> _Aim of the exercise_:
Retype the entries word for word, starting at the line with "How far away from" and continuing through the last line of the entries, with both ends included.

□ □ □ □

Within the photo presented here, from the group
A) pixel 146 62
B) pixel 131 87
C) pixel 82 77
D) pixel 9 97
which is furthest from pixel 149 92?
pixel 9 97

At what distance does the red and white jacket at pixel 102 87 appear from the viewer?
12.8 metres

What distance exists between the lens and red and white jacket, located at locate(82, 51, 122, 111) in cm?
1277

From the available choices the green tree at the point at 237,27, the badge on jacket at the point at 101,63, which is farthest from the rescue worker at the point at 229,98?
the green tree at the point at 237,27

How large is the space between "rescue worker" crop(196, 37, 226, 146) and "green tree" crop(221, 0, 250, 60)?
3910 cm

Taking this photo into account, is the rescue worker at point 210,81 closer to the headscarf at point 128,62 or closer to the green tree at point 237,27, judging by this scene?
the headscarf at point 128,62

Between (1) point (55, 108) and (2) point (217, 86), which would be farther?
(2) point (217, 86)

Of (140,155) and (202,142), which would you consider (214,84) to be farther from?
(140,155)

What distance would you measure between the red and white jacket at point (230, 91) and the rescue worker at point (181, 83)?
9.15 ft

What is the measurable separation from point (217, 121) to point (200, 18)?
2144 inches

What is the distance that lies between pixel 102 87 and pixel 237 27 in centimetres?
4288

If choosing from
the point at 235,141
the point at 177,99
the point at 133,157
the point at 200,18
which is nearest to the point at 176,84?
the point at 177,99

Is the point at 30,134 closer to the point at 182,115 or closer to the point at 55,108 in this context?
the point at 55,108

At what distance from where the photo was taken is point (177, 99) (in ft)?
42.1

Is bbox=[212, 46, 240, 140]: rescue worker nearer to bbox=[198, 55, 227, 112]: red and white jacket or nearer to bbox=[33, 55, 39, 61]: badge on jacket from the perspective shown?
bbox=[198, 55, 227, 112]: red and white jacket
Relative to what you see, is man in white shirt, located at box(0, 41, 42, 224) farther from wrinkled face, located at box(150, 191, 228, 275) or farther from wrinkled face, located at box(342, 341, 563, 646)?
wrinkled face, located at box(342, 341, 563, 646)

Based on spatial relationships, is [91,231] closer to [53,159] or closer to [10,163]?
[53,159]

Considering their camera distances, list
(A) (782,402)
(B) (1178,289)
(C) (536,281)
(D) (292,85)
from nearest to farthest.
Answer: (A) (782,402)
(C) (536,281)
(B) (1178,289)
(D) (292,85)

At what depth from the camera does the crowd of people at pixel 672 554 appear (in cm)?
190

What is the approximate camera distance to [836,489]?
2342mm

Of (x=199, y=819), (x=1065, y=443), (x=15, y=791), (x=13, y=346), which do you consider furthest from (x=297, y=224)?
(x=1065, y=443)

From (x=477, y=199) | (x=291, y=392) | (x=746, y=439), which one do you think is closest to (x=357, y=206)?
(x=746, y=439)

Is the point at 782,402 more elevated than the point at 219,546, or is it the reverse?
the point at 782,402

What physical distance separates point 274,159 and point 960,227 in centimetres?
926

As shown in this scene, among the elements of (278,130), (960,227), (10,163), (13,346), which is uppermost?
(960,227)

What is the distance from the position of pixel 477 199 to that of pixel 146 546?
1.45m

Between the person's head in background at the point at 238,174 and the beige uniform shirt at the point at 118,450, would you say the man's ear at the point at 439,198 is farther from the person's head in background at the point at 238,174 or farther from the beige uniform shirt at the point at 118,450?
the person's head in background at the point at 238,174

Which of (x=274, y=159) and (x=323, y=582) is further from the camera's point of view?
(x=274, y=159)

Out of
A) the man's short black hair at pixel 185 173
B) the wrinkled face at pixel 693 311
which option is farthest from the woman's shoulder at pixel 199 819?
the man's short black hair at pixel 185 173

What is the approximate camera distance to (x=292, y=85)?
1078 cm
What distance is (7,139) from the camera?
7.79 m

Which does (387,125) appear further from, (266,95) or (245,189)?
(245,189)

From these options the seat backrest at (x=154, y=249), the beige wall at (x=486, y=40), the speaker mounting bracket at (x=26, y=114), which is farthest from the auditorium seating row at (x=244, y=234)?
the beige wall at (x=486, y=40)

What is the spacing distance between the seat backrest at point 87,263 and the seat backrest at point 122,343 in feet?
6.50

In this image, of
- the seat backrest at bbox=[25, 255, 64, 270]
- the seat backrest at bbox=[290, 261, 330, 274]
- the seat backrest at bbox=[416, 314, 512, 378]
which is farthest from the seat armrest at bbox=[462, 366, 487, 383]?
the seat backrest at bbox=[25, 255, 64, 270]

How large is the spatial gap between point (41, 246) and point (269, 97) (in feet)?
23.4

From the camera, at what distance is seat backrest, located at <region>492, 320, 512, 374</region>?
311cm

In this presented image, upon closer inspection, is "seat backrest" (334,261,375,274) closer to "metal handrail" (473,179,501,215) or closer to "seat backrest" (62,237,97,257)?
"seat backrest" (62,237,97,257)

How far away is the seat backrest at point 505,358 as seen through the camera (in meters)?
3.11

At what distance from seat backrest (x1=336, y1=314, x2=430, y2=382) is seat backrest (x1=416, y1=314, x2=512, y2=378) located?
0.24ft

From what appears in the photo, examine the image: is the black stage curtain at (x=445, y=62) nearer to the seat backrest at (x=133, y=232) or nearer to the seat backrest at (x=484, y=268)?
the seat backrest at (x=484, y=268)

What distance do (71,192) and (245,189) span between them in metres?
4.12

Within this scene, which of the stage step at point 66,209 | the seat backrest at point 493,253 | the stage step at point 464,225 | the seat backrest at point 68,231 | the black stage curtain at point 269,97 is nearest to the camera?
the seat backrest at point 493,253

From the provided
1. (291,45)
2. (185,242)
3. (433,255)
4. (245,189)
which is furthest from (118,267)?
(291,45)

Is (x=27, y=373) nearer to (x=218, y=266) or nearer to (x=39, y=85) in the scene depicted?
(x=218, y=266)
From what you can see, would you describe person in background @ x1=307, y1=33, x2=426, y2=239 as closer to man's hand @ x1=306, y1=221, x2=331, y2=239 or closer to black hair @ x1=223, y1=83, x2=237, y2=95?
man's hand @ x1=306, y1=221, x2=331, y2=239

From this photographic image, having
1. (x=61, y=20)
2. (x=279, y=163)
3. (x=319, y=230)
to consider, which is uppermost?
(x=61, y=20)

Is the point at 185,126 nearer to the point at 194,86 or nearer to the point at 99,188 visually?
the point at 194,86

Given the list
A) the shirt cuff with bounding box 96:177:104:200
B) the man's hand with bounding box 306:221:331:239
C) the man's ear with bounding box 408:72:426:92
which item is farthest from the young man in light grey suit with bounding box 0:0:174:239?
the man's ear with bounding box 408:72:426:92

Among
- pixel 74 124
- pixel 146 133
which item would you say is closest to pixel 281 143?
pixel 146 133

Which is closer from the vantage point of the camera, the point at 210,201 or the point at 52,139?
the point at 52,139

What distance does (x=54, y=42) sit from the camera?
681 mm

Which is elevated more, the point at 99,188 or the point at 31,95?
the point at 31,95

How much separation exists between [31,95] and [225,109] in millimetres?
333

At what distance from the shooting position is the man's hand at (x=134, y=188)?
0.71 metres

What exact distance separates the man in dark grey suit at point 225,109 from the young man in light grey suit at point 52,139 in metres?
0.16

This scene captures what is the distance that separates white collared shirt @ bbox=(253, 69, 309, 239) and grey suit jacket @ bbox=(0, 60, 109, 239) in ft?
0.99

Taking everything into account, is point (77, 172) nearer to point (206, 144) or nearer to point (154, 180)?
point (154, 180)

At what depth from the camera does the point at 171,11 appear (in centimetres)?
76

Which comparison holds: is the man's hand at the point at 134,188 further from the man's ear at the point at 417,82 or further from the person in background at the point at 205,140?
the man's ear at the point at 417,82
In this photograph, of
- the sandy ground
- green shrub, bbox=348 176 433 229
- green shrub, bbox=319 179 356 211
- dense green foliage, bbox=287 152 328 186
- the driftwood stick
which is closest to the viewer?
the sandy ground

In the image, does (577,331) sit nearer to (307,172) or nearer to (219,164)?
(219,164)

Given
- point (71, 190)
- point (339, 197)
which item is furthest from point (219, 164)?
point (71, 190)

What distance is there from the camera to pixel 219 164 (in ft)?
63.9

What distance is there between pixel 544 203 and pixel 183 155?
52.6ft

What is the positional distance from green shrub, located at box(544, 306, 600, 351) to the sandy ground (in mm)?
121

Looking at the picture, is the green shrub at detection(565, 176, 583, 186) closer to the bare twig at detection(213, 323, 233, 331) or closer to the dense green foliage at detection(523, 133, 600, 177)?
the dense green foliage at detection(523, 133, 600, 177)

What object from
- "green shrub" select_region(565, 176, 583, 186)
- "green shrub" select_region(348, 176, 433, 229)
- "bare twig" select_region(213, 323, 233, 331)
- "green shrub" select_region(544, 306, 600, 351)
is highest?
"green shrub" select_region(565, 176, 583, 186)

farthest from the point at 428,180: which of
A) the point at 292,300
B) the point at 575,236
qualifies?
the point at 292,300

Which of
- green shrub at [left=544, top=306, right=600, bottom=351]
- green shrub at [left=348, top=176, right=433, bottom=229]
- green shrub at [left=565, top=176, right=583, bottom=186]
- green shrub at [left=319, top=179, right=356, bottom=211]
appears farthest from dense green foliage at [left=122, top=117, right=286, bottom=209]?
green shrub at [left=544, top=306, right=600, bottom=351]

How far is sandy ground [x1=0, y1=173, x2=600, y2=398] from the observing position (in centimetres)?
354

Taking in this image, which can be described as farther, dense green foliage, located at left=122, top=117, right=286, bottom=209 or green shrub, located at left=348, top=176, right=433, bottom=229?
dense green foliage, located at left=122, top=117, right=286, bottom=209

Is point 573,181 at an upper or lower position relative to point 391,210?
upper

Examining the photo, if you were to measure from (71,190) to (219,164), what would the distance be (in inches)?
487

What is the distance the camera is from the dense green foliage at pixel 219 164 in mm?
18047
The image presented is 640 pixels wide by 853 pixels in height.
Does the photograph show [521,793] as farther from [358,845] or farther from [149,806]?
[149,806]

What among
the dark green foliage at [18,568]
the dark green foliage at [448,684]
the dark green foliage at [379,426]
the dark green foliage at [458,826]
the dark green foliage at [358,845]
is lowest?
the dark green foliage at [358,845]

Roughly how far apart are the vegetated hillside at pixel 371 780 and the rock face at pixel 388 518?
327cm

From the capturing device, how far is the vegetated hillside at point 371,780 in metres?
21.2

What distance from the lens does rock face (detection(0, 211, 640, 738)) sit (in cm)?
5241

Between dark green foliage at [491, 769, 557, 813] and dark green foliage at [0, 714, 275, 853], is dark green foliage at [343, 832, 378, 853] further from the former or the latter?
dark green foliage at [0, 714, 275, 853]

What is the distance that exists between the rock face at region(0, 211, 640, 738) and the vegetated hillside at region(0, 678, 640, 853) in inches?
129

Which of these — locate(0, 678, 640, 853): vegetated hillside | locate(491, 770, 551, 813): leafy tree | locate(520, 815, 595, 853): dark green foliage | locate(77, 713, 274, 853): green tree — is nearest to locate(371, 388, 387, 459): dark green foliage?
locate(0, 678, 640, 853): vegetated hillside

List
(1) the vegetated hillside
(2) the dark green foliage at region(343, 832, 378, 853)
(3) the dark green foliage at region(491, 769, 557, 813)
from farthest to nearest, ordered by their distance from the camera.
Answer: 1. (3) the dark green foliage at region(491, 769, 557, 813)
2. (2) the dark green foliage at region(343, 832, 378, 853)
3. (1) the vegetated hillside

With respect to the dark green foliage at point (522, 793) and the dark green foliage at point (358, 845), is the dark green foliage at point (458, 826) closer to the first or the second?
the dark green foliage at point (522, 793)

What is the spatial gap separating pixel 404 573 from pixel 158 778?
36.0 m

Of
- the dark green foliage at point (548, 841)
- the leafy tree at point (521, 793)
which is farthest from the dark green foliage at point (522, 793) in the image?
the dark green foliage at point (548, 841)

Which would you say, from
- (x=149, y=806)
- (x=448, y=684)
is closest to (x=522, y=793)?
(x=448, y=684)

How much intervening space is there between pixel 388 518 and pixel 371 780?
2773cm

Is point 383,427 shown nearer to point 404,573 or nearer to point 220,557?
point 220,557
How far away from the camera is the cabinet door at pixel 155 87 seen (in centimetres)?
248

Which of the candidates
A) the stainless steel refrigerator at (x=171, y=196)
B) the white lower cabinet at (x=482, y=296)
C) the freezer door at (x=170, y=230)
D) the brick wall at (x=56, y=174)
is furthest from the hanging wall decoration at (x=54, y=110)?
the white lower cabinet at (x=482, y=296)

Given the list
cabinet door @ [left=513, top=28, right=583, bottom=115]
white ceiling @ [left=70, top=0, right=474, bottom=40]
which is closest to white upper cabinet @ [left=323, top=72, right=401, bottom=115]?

□ □ □ □

> _Solution for this task_:
How far away from the camera is the cabinet door at pixel 155 87 seen (in centimetres)?
248

Which of the candidates
A) the stainless steel refrigerator at (x=171, y=196)
B) the white lower cabinet at (x=482, y=296)
C) the freezer door at (x=170, y=230)
D) the brick wall at (x=56, y=174)
is furthest from the hanging wall decoration at (x=54, y=110)?
the white lower cabinet at (x=482, y=296)

Given the list
cabinet door @ [left=513, top=28, right=583, bottom=115]
white ceiling @ [left=70, top=0, right=474, bottom=40]
which is closest to white upper cabinet @ [left=323, top=72, right=401, bottom=115]?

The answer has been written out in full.